(begin)

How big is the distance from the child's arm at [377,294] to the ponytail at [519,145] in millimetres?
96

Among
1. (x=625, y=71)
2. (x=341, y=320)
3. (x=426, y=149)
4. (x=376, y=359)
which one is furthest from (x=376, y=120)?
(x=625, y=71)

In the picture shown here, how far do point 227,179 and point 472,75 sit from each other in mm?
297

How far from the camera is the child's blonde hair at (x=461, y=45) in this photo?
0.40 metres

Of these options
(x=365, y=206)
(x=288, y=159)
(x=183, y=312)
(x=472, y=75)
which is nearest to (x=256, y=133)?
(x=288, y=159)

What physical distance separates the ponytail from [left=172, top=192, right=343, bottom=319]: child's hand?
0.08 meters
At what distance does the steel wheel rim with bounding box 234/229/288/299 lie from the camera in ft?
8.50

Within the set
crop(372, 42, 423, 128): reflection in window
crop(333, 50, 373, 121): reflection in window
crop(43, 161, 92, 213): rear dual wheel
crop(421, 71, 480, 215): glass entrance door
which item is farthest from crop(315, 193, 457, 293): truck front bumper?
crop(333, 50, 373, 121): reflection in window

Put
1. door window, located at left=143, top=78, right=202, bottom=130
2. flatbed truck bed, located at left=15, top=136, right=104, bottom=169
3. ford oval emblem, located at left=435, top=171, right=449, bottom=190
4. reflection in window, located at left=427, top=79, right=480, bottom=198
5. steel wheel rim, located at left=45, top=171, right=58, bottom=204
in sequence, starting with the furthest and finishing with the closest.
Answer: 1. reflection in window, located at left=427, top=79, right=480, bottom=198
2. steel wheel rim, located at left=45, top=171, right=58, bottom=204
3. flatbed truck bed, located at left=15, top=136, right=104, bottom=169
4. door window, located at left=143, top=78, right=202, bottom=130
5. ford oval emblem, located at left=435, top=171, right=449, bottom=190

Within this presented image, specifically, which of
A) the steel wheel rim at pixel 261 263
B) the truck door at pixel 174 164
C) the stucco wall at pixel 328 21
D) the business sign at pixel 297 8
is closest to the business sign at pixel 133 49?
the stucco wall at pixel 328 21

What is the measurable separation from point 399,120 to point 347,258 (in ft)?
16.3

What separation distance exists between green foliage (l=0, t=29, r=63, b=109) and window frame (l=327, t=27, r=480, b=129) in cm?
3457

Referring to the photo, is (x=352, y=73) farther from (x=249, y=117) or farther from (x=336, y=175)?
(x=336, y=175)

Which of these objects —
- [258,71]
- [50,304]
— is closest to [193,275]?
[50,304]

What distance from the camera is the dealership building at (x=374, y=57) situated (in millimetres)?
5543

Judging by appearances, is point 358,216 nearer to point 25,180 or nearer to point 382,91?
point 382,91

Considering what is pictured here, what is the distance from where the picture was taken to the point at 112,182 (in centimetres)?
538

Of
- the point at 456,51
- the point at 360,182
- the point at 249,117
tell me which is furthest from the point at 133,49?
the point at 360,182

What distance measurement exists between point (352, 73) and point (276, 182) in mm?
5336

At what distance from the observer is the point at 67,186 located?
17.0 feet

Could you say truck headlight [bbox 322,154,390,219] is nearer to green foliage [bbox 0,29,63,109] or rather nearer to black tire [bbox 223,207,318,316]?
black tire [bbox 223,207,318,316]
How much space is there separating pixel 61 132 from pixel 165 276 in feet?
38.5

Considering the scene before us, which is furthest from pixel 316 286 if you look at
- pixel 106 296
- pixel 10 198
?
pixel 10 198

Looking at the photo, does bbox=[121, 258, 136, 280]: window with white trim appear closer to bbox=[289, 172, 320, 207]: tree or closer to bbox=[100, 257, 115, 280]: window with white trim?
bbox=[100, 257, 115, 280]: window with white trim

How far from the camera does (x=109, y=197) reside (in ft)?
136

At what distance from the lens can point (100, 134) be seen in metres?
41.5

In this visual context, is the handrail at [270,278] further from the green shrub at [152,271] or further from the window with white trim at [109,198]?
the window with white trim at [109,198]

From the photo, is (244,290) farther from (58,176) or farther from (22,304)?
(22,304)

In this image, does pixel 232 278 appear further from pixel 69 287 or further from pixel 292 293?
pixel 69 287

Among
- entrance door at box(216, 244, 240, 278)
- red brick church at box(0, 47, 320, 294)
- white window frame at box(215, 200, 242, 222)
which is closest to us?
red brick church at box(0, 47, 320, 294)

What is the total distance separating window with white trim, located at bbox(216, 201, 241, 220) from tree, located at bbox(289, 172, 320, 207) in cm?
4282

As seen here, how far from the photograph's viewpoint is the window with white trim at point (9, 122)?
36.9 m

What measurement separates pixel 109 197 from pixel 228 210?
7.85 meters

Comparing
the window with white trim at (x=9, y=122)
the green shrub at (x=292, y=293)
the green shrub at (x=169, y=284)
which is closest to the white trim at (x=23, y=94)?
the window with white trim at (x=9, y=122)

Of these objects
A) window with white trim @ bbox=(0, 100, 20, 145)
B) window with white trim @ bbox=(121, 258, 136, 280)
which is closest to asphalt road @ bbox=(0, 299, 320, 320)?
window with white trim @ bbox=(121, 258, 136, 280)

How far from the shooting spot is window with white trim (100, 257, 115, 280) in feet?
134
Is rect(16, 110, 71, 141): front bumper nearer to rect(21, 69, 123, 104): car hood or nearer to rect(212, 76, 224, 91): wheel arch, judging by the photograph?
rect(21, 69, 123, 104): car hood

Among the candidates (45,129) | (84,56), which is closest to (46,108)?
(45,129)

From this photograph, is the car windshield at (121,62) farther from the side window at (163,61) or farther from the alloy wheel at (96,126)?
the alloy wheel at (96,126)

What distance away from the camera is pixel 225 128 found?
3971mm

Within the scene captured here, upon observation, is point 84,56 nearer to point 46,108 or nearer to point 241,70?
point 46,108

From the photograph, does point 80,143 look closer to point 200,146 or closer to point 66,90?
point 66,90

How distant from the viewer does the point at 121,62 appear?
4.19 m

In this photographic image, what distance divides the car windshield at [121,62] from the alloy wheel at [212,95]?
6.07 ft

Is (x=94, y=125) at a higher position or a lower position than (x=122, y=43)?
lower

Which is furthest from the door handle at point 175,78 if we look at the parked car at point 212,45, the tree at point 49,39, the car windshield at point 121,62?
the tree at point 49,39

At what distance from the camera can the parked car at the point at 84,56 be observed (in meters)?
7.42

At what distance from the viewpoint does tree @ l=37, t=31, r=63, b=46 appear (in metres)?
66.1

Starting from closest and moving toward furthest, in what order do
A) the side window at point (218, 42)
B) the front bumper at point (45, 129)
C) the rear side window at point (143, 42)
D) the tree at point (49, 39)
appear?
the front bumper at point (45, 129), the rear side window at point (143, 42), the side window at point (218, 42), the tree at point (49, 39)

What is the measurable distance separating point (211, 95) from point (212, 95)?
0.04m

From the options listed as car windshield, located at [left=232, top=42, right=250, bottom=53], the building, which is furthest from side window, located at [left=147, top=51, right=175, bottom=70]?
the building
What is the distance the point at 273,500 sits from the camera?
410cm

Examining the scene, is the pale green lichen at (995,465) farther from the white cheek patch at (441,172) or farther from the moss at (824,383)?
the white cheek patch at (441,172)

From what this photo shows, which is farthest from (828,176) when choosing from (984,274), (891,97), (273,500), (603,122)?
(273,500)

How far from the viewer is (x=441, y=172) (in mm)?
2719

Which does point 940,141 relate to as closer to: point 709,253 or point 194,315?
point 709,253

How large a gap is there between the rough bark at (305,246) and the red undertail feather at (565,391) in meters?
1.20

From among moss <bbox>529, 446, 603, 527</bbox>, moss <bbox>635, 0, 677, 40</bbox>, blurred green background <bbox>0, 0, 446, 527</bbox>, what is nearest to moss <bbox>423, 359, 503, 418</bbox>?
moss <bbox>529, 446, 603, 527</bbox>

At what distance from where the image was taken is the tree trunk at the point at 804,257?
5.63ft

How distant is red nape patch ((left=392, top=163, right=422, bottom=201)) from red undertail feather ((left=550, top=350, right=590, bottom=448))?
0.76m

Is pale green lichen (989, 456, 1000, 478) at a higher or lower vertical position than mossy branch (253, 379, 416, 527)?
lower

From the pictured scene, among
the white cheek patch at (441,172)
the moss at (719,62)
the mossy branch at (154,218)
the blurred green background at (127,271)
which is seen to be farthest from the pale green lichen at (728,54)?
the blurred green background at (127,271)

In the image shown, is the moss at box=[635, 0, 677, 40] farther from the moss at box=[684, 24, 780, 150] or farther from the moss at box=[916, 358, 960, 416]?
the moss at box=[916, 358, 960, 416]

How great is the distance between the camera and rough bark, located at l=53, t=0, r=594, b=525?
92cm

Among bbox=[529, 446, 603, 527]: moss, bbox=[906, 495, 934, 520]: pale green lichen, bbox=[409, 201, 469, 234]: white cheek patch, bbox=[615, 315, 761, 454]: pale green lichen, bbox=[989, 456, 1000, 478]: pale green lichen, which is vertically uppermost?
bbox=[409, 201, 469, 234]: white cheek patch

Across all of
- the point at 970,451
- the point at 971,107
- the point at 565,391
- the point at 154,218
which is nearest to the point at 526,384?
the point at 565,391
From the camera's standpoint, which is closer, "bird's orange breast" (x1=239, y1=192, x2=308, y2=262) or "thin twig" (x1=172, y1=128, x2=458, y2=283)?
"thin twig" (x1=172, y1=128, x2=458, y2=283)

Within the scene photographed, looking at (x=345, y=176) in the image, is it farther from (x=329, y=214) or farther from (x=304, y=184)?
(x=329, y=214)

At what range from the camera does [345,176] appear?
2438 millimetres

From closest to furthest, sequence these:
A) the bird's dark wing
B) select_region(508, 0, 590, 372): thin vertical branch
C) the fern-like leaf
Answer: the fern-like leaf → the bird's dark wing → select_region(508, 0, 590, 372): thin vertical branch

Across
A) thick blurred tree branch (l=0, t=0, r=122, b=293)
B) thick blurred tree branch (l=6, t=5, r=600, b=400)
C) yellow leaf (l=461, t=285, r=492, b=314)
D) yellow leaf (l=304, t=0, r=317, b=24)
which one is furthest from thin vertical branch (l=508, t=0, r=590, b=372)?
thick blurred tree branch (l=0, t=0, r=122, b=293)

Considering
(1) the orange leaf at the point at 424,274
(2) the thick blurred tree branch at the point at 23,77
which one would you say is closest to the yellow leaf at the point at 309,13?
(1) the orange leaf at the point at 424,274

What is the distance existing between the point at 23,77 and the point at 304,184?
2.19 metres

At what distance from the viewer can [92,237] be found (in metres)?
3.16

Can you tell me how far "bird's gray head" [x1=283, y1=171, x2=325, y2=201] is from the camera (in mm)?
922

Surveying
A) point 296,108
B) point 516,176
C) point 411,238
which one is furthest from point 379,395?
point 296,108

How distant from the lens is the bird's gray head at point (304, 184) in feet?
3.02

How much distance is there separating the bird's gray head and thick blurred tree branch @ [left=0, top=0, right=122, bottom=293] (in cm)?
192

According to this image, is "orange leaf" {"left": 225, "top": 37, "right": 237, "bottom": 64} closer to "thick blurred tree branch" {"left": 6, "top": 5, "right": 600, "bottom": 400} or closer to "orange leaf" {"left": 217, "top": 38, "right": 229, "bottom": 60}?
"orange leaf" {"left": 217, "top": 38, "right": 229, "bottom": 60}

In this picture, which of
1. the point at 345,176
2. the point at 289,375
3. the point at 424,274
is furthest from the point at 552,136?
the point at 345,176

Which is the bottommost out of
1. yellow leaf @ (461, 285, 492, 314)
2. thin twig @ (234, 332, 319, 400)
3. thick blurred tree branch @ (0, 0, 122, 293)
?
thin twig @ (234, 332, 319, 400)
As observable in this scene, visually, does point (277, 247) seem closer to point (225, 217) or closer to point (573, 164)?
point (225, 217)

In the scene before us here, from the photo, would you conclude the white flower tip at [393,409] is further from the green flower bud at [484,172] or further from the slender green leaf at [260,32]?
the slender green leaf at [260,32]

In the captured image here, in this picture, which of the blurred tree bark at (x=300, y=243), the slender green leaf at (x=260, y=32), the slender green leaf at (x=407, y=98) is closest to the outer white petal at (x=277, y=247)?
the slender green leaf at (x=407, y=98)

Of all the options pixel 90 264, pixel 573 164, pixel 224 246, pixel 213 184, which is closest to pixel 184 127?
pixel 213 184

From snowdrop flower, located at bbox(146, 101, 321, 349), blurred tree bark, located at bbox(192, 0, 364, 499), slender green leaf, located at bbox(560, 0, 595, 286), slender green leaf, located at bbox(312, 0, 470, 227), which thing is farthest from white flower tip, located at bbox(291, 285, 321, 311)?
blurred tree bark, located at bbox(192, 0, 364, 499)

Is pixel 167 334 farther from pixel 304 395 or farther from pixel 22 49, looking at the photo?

(end)

**Requirement:** Set down exactly what runs from the line with "According to this" to the last line of the data above, including both of those lines and no others.

**Exercise output:**
According to this image, is "orange leaf" {"left": 225, "top": 37, "right": 237, "bottom": 64} closer to "thick blurred tree branch" {"left": 6, "top": 5, "right": 600, "bottom": 400} or closer to "orange leaf" {"left": 217, "top": 38, "right": 229, "bottom": 60}?
"orange leaf" {"left": 217, "top": 38, "right": 229, "bottom": 60}

In this picture, which of
1. the point at 345,176
2. the point at 289,375
3. the point at 424,274
is furthest from the point at 552,136?
the point at 345,176

Which is the bottommost out of
1. yellow leaf @ (461, 285, 492, 314)
2. thin twig @ (234, 332, 319, 400)
3. thick blurred tree branch @ (0, 0, 122, 293)
?
thin twig @ (234, 332, 319, 400)
As observable in this scene, visually, does point (277, 247) seem closer to point (225, 217) or closer to point (573, 164)?
point (225, 217)

In the scene before us here, from the photo, would you conclude the white flower tip at [393,409] is further from the green flower bud at [484,172] or further from the slender green leaf at [260,32]?
the slender green leaf at [260,32]

In the captured image here, in this picture, which of the blurred tree bark at (x=300, y=243), the slender green leaf at (x=260, y=32), the slender green leaf at (x=407, y=98) is closest to the outer white petal at (x=277, y=247)?
the slender green leaf at (x=407, y=98)

Of all the options pixel 90 264, pixel 573 164, pixel 224 246, pixel 213 184, which is closest to pixel 184 127?
pixel 213 184

From snowdrop flower, located at bbox(146, 101, 321, 349), blurred tree bark, located at bbox(192, 0, 364, 499), slender green leaf, located at bbox(560, 0, 595, 286), slender green leaf, located at bbox(312, 0, 470, 227), which thing is farthest from white flower tip, located at bbox(291, 285, 321, 311)?
blurred tree bark, located at bbox(192, 0, 364, 499)

Is pixel 167 334 farther from pixel 304 395 or farther from pixel 22 49, looking at the photo?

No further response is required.